Robert’s other characters also have mythological counterparts and romantic narratives. In mythology, Eros is the son of Aphrodite, and he carries out tasks for her, as he does in the novel. In mythology, Psyche is a human woman and not a sister of Persephone, but her presence foreshadows a romantic relationship with Eros, just as in Greek mythology. Orpheus was a famed mortal musician whose love for Eurydice ends in tragedy when she is lost to him in the Underworld. Robert retells this myth by having Eurydice flee to Hades, with Charon serving as her personal ferryman. Callisto’s temperamental personality in the novel relates to her tempestuous relationship with Zeus in myth.

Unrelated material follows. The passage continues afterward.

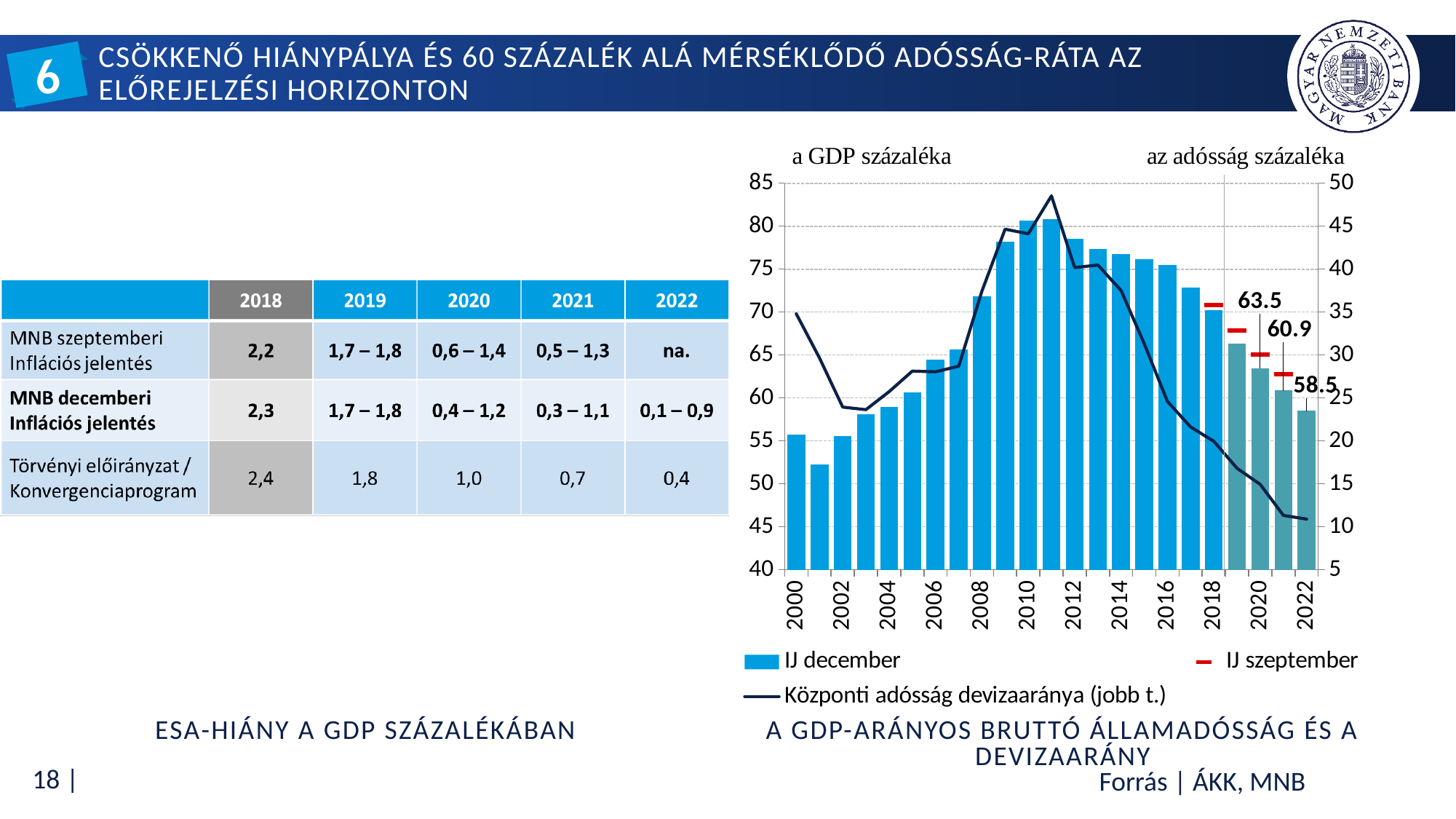
In the right-hand chart, do the IJ december bars rise or fall from 2011 to 2022? fall In the right-hand chart, what is the difference between the labelled values for 2020 and 2022? 5.0 In the chart 'A GDP-arányos bruttó államadósság és a devizaarány', what is the labelled value of the IJ december bar for 2022? 58.5 What kind of chart is shown on the right side of the slide? A combined bar and line chart In the right-hand chart, is the IJ december bar for 2011 greater or less than 80? greater How many series does the legend of the right-hand chart list? 3 In the right-hand chart, which year has the higher labelled value, 2020 or 2022? 2020 In the right-hand chart, which year has the lowest IJ december bar? 2001 In the chart 'A GDP-arányos bruttó államadósság és a devizaarány', what is the labelled value of the IJ december bar for 2021? 60.9 In the right-hand chart, which year has the highest IJ december bar? 2011 In the right-hand chart, is the IJ december bar for 2001 greater or less than 55? less In the chart 'A GDP-arányos bruttó államadósság és a devizaarány', what is the labelled value of the IJ december bar for 2020? 63.5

There are six novels in the Dark Olympus series. Robert sets up a world where the Greek gods are more like oligarchs ruling a city state, and where the ordinary world is accessible to Olympians if they choose. Much of the world building is reliant on Greek myth: Hermes’s role as trickster and messenger reflects the god’s mythological function, though Robert assigns the role to a woman, not a man. To increase the stakes and political tension, none of the “gods” are truly immortal, and only some of them wield power through family lines.
Robert uses subplots and dialogue to foreshadow for the reader where future plots in the series might lie. Psyche is prominent as Persephone’s confidant, and Eros is presented as a willing spy for his mother, Aphrodite. In the larger world, sex and power are closely intertwined. In establishing that only Hades and Zeus wield inherited political power, Robert foreshadows the fact that contests for dominance and roles within the Pantheon are likely to be key plot points.

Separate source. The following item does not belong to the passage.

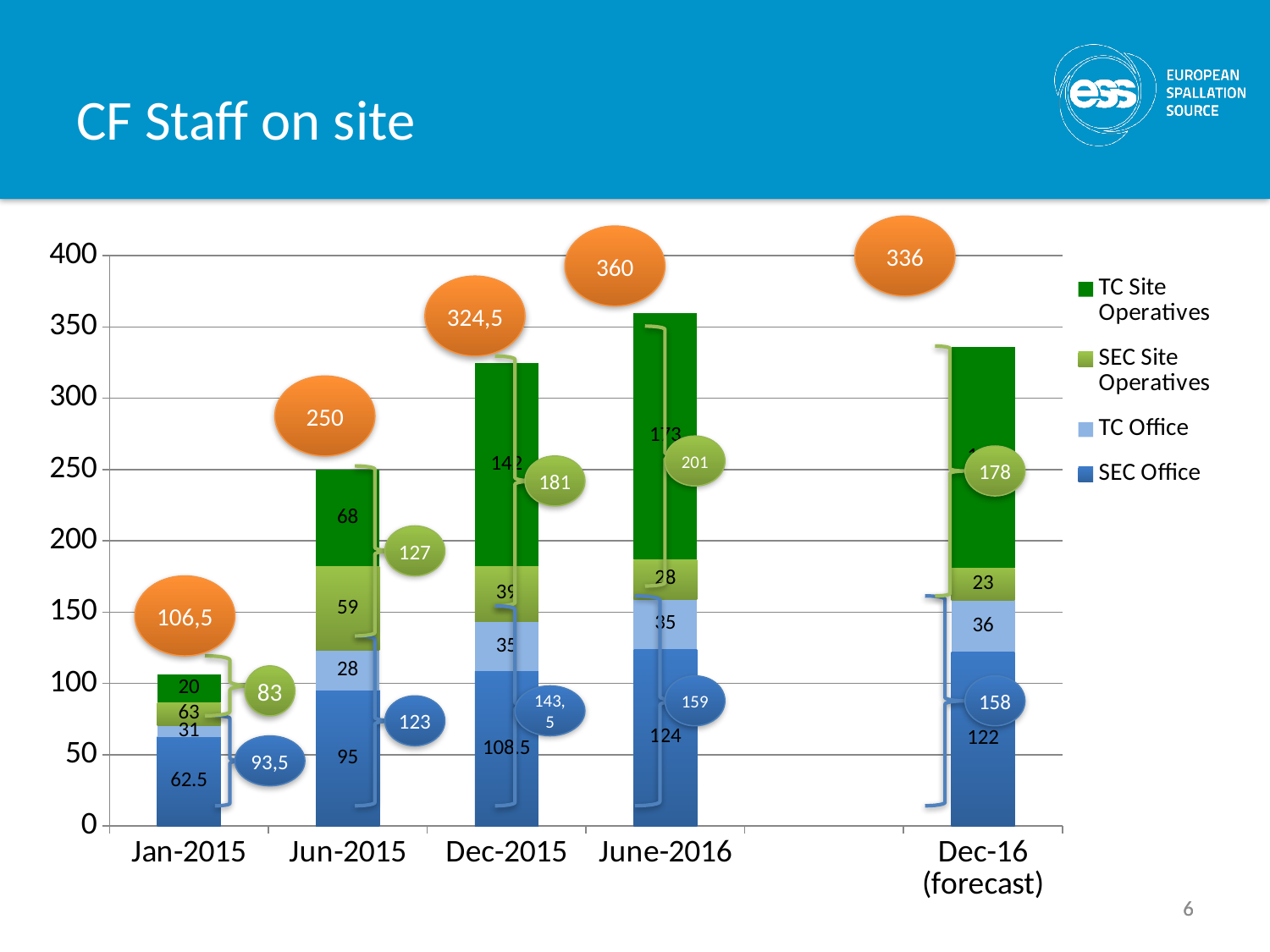
How many time periods are shown on the x axis? 5 How many series does the legend list? 4 What kind of chart is shown on the slide? Stacked bar chart What is the SEC Office value for Jun-2015? 95 Which period has the lowest total bar? Jan-2015 Which period has the highest total bar? June-2016 What is the SEC Site Operatives value for June-2016? 28 What is the difference between the SEC Office values for June-2016 and Jun-2015? 29 Do the total bar heights rise or fall from Jan-2015 to June-2016? Rise What is the total staff on site shown for June-2016? 360 What is the TC Office value for Dec-16 (forecast)? 36 What is the SEC Office value for Dec-2015? 108.5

In the second work in the series, Electric Idol, both Psyche and Eros are caught up in the ongoing power struggle due to Zeus’s recent death. Dionysus casually mentions spending time with Helen, who is described as a particularly fashionable daughter of Zeus. Helen will take on a key role in the series’ third installment, Wicked Beauty, centering around the contest for the next Ares. Eurydice’s disenchantment with Orpheus and casual comfort with Charon, sets up the forthcoming Midnight Ruin, which features intimacy and entanglement between all three characters as Orpheus struggles to atone for his failures in Neon Gods. The presence of Callisto and a newer, younger Zeus, formerly Perseus, implies that both characters are likely to feature in future installments. Interlinked series and family dramas are not uncommon in the romance genre, so Robert’s choice to do this here reflects both the mythological setting and helps calibrate reader expectations.